Question: For the gas phase reaction, \[{C_2}{H_4} + {\text{ }}H \rightleftharpoons {C_2}{H_6}\left[ {\Delta H...

Question

For the gas phase reaction, ${C_2}{H_4} + {\text{ }}H \rightleftharpoons {C_2}{H_6}\left[ {\Delta H^\circ {\text{ }} = {\text{ }} - 136.8J{\text{ }}mo{l^{ - 1}}} \right]$ , is carried out in vessel, the equilibrium concentration of ${C_2}{H_4}$ can be increased by:
A) Increasing the temperature
B) Decreasing the pressure
C) Removing some ${H_2}$
D) Adding some ${C_2}{H_6}$

Answer 1

Solution

As we know that in every chemical reaction the chemical equilibrium is the state where both reactants and products are present together in concentrations which have no tendencies to change with interval of time. Later make use of the Van’t hoff equation to know which type of reaction is taking place.

Complete step-by-step answer:
The change in enthalpy $\Delta H = - 136.8{\text{ }}J/mol$
We know that the reaction gets equilibrium when the rate of forward reaction equals the rate of the reverse reaction. We must know that all concentrations of reactant and product are constant at equilibrium.
Therefore, the given gas phase reaction is
${C_2}{H_4} + {H_2} \rightleftarrows {C_2}{H_6}$
We can call the equilibrium constant as ${K_{eqm}}$ .
Hence, we can defined as follow
${K_{eqm}} = \dfrac{{[{C_2}{H_6}]}}{{[{C_2}{H_4}][{H_2}]}}$
According to the equation,
${K_1} = {K_{eqm}} = \dfrac{{[{C_2}{H_6}]}}{{[{C_2}{H_4}][{H_2}]}}$
Where, K1 is initial concentration of ${C_2}{H_4}$
After, increasing the concentration of ${C_2}{H_4}$ ,
${K_2} = \dfrac{{[{C_2}{H_6}]}}{{[{C_2}{H_4}][{H_2}]}}$
Where, K2 = new equilibrium constant,
Then, ${K_2} < {\text{ }}{K_1}$
We must know that the Van't Hoff equation relates change in equilibrium constant with change in temperature.
Then, applying Van't Hoff equation
$\dfrac{{{K_2}}}{{{K_1}}} = \dfrac{{ - \Delta H}}{R}\left[ {\dfrac{1}{{{T_2}}} - \dfrac{1}{{{T_1}}}} \right]$
As ${K_2} < {\text{ }}{K_1}$ , thus in $\dfrac{{{K_2}}}{{{K_1}}}$ will have negative value, $\Delta H$ is negative.
Therefore, $\Delta H < 0$ . So it is exothermic reaction.
To make it $\dfrac{{{K_2}}}{{{K_1}}}$ negative, T2 must be greater than T1. So, by increasing temperature increases concentration of ${C_2}{H_4}$ .
According to Chatelier's principle in an exothermic reaction, the increase in temperature favors backward reaction. Therefore, concentration of ${C_2}{H_4}$ also increases.
Hence, we can conclude that the concentration of ${C_2}{H_4}$ is increased by increasing the temperature.
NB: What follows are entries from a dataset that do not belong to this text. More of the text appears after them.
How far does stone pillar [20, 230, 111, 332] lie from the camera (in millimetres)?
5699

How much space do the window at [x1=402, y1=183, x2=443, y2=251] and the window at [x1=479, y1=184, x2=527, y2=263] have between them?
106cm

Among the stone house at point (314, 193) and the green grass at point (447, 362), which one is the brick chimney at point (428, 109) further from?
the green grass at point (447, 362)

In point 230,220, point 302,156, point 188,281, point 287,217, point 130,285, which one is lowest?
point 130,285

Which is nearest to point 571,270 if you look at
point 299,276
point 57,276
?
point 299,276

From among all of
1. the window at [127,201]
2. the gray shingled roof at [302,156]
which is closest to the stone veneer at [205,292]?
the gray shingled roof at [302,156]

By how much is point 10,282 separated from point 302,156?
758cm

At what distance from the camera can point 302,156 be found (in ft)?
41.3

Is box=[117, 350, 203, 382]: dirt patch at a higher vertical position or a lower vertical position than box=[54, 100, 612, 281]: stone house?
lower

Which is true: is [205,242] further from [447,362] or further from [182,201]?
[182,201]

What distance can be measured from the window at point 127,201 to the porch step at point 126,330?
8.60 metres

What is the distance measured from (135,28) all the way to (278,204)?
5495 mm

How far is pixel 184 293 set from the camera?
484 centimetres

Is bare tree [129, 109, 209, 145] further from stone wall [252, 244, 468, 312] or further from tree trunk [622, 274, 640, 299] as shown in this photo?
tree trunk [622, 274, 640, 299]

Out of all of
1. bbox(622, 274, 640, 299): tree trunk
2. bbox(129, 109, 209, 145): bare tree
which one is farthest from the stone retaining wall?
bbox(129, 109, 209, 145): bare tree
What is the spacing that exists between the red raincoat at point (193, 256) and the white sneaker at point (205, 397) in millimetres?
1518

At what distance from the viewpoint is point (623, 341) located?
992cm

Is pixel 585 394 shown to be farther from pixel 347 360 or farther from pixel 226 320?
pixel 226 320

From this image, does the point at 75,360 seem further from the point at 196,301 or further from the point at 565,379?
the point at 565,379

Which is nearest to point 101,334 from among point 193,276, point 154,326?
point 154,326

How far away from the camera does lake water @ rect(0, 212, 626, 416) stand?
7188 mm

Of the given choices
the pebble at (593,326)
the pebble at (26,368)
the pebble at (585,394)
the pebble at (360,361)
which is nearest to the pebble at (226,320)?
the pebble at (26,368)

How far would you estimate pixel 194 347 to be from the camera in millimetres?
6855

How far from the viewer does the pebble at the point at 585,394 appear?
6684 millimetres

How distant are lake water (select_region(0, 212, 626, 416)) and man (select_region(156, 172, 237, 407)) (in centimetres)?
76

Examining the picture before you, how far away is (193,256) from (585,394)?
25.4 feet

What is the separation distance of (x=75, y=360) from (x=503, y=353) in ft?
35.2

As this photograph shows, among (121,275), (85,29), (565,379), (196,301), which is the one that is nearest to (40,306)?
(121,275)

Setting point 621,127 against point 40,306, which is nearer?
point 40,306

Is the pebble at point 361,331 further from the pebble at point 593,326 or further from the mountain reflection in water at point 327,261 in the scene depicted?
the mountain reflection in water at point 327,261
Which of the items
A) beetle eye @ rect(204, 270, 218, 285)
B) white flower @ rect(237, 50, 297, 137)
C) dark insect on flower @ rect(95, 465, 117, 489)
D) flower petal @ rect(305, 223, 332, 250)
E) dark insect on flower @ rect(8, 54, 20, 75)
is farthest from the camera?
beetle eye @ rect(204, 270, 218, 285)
Note: For the equilibrium reaction, ratio of the concentrations of different substances towards the concentrations of those on the other side equals a constant similar for that specific reaction. The ratio is always written with the final products over the reactants. Each concentration must be raised to that power of its stoichiometric coefficient in a reaction.
We must remember that a reversible reaction can proceed in both the forward as well as backward directions. Most reactions are theoretically reversible in the closed system, though some can be considered to be irreversible if they work for the formation of reactants or products.